In the birth rate article, since what year has the country rolled from crisis to crisis?

━━ SUPPLIED PASSAGE ━━

The question is not why the birth rate is falling – it’s why anyone has kids at all

Since 2007 the country has rolled from crisis to crisis. Anyone under 35 has never known the good times.

By Jonn Elledge

This article was originally published on 19 February 2022. It has since been updated to reflect new fertility rate figures.


There are some questions in politics — how we can close the north-south divide, how to unwind a 20-year house price boom without destroying the economy — that are hard to answer. Others — hmmm, why is Rishi Sunak’s popularity in freefall now he’s stopped handing out free money? — are much easier. “Why is Britain’s birth rate declining?” is clearly one of the latter. The mysterious thing is not that people are having fewer kids. It’s that they’re still having as many as they are.

━━━
━━ RECORDED INFORMATION ━━

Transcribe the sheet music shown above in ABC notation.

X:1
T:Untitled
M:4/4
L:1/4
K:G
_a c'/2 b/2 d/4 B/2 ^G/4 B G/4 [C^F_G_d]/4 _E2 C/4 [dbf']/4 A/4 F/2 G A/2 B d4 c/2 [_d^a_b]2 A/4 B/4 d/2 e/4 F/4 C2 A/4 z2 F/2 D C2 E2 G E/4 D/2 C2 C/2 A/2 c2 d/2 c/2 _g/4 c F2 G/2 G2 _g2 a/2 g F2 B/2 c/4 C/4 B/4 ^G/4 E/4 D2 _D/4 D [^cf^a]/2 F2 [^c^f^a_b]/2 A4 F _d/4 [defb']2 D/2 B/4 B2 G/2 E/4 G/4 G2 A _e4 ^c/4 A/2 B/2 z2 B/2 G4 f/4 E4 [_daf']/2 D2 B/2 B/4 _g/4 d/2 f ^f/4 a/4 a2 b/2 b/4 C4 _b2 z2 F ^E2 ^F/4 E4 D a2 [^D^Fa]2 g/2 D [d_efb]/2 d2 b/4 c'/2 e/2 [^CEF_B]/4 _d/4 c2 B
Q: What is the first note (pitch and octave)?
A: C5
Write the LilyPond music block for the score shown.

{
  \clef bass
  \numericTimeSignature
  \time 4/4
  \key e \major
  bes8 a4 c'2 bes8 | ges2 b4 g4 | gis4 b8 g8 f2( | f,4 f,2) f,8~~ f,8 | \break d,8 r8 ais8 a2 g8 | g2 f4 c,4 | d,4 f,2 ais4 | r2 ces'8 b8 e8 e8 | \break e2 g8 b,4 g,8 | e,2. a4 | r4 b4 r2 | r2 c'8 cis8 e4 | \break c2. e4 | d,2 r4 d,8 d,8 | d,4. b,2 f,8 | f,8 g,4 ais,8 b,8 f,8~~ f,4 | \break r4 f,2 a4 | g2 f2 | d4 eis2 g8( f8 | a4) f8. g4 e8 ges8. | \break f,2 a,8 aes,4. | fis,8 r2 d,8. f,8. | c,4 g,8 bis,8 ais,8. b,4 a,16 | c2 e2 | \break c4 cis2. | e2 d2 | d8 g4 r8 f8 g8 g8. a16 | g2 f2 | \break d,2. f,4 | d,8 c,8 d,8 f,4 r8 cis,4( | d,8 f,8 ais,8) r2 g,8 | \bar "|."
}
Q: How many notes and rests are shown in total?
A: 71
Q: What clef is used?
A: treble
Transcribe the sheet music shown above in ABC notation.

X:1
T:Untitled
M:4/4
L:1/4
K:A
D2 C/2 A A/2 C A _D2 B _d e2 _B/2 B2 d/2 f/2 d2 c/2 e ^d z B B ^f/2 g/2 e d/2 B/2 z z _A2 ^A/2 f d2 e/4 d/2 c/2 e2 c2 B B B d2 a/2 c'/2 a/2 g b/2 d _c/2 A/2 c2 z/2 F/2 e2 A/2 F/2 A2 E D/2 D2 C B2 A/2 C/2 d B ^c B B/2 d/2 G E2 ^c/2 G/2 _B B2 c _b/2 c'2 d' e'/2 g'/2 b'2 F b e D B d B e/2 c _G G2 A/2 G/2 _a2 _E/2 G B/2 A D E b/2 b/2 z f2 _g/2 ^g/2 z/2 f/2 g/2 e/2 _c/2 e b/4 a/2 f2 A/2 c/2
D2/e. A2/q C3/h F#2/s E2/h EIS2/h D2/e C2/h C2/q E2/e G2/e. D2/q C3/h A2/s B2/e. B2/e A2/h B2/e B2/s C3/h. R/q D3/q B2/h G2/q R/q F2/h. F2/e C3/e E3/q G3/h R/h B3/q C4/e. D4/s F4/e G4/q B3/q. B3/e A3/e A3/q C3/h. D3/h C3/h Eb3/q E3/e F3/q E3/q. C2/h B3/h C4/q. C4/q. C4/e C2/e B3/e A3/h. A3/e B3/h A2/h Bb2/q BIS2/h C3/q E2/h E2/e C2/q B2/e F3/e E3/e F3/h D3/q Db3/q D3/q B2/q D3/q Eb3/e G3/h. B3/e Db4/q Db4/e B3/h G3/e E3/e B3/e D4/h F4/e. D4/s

━━━

=== THE RESULT ===
Since 2007.